> _Passage_:
====
Furthermore, the patent positions of biotechnology and pharmaceutical companies
are highly uncertain and involve complex legal and factual questions, and,
therefore, the breadth of claims allowed in biotechnology and pharmaceutical
patents or their enforceability cannot be predicted. There can be no assurance
that any additional patents will issue from any of the Company's patent
applications or, should any patents issue, that the Company will be provided
with adequate protection against potentially competitive products. Furthermore,
there can be no assurance that should patents issue, they will be of commercial
value to the Company, or that private parties, including competitors, will not
successfully challenge the Company's patents or circumvent the Company's patent
position in the United States or abroad. In the absence of adequate patent
protection, the Company's business may be adversely affected by competitors who
develop comparable technology or products. Moreover, pursuant to the terms of
the Uruguay Round Agreements Act, patents filed on or after June 8, 1995 have a
term of twenty years from the date of such filing, irrespective of the period of
time it may take for such patent to ultimately issue. This may shorten the
period of patent protection afforded to the Company's products as patent
applications in the biopharmaceutical sector often take considerable time to
issue. Under the Drug Price Competition and Patent Term Restoration Act of 1984,
a patent which claims a product, use or method of manufacture covering drugs and
certain other products may be extended for up to five years to compensate the
patent holder for a portion of the time required for review of the product by
the Food and Drug Administration ("FDA"). This law also establishes a period of
time, following approval of a New Drug Application ("NDA"), during which the FDA
may not accept or approve applications for certain similar or identical drugs
from other sponsors unless those sponsors provide their own safety and
effectiveness data. There can be no assurance that the Company will be able to
take advantage of either the patent term extension or marketing exclusivity
provisions of this law.
 
  In order to protect the confidentiality of the Company's technology,
including trade secrets and know-how and other proprietary technical and
business information, the Company requires all of its employees, consultants,
advisors and collaborators to enter into confidentiality agreements that
prohibit the use or disclosure of information that is deemed confidential. The
agreements also oblige the Company's employees, consultants, advisors and
collaborators to assign to the Company ideas, developments, discoveries and
inventions made by such persons in connection with their work with the
Company. There can be no assurance that confidentiality will be maintained or
disclosure prevented by these agreements or that the Company's proprietary
information or intellectual property will be protected thereby or that others
will not independently develop substantially equivalent proprietary
information or intellectual property.
 
  The pharmaceutical industry is highly competitive and patents have been
applied for by, and issued to, other parties relating to products competitive
with those being developed by the Company. Therefore, the Company's drug
candidates may give rise to claims that they infringe the patents or
proprietary rights of other parties existing now and in the future.
Furthermore, to the extent that the Company or its consultants or research
collaborators
 
                                       9
<PAGE>
 
use intellectual property owned by others in work performed for the Company,
disputes may also arise as to the rights in such intellectual property or in
related or resulting know-how and inventions. An adverse claim could subject
the Company to significant liabilities to such other parties and/or require
disputed rights to be licensed from such other parties. There can be no
assurance that any license required under any such patents or proprietary
rights would be made available on terms acceptable to the Company, if at all.
====
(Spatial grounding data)
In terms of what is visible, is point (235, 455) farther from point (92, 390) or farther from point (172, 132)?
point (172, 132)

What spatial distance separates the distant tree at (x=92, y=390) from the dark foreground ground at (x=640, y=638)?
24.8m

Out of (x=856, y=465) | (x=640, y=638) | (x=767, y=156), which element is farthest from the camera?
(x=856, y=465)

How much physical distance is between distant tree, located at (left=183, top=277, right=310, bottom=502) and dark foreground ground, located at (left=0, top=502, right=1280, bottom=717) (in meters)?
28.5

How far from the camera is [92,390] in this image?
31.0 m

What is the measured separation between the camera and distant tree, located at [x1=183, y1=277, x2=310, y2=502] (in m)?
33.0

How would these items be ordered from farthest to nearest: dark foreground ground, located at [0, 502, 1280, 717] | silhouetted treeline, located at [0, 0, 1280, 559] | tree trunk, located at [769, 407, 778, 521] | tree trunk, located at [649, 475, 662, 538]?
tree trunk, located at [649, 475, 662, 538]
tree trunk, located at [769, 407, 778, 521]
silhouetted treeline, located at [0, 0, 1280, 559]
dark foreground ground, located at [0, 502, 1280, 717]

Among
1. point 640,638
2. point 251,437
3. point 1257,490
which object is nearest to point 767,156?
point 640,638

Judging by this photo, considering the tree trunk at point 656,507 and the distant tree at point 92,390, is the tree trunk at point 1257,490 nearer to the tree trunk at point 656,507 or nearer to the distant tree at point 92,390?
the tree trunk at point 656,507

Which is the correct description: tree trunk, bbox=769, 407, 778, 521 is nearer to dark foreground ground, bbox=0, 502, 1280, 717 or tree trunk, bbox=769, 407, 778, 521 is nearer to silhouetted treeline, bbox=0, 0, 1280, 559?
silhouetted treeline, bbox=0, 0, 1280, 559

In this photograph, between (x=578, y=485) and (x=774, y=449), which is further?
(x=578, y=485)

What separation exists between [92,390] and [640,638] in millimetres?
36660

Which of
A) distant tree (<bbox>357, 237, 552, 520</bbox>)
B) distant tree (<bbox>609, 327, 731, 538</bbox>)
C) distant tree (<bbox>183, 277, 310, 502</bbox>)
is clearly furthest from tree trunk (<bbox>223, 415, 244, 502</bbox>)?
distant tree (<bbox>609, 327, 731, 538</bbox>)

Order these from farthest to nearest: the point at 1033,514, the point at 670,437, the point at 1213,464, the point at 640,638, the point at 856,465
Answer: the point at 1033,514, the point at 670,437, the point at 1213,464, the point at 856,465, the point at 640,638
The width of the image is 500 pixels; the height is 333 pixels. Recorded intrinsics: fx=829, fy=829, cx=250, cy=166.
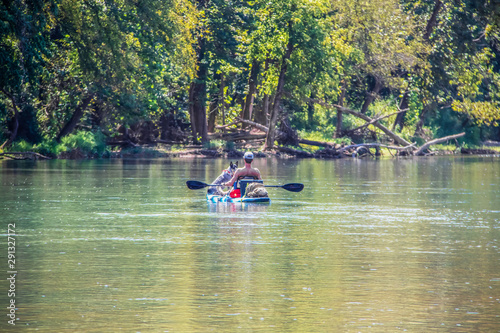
====
Answer these questions from the passage on patent risks:
(a) Under the Uruguay Round Agreements Act, how long is the term of a patent filed on or after June 8, 1995?
(b) Under the Drug Price Competition and Patent Term Restoration Act of 1984, for how many years at most may a patent be extended?
(c) Who must the Company have sign confidentiality agreements?

> _Exercise answer_:
(a) Twenty years from the date of filing.
(b) Up to five years.
(c) All of its employees, consultants, advisors and collaborators.